The Supremum Norm of the Discrepancy Function: Recent Results and Connections

TL;DR

This paper surveys recent advances in understanding the lower bounds of the discrepancy function's supremum norm in higher dimensions, highlighting new results, methods, and connections to other mathematical fields.

Contribution

It reviews recent improvements on lower bounds of the discrepancy function in dimensions three and higher, and explores their links to probability, approximation theory, and analysis.

Findings

Average case bound of (log N)^{(d-1)/2} for the L-infty norm.

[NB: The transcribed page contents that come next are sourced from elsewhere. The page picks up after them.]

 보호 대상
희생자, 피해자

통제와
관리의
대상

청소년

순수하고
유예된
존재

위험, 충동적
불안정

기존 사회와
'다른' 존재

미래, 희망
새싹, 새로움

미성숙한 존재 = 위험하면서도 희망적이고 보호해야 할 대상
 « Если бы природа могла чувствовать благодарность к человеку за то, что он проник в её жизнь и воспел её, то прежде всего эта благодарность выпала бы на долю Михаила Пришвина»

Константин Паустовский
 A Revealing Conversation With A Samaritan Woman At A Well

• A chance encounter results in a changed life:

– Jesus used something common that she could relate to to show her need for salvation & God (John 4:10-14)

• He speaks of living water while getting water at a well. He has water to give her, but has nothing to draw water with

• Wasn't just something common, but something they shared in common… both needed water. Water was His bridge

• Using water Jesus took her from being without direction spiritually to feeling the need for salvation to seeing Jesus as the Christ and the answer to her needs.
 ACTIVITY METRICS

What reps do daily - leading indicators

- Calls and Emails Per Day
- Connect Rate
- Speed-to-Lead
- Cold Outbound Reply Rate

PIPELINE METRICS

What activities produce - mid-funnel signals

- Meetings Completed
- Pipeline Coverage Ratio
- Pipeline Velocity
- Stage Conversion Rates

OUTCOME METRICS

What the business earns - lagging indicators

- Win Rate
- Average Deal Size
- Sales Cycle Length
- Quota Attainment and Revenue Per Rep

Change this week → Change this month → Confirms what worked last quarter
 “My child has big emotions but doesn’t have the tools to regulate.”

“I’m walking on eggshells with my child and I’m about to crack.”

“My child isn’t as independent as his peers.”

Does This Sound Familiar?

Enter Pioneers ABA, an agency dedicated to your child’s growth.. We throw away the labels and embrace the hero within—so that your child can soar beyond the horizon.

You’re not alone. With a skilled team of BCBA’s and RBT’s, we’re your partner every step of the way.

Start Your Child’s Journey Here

Partial improvements to Roth's exponent in higher dimensions.

Connections between discrepancy bounds and other mathematical disciplines.

Abstract

A great challenge in the analysis of the discrepancy function D_N is to obtain universal lower bounds on the L-infty norm of D_N in dimensions d \geq 3. It follows from the average case bound of Klaus Roth that the L-infty norm of D_N is at least (log N) ^{(d-1)/2}. It is conjectured that the L-infty bound is significantly larger, but the only definitive result is that of Wolfgang Schmidt in dimension d=2. Partial improvements of the Roth exponent (d-1)/2 in higher dimensions have been established by the authors and Armen Vagharshakyan. We survey these results, the underlying methods, and some of their connections to other subjects in probability, approximation theory, and analysis.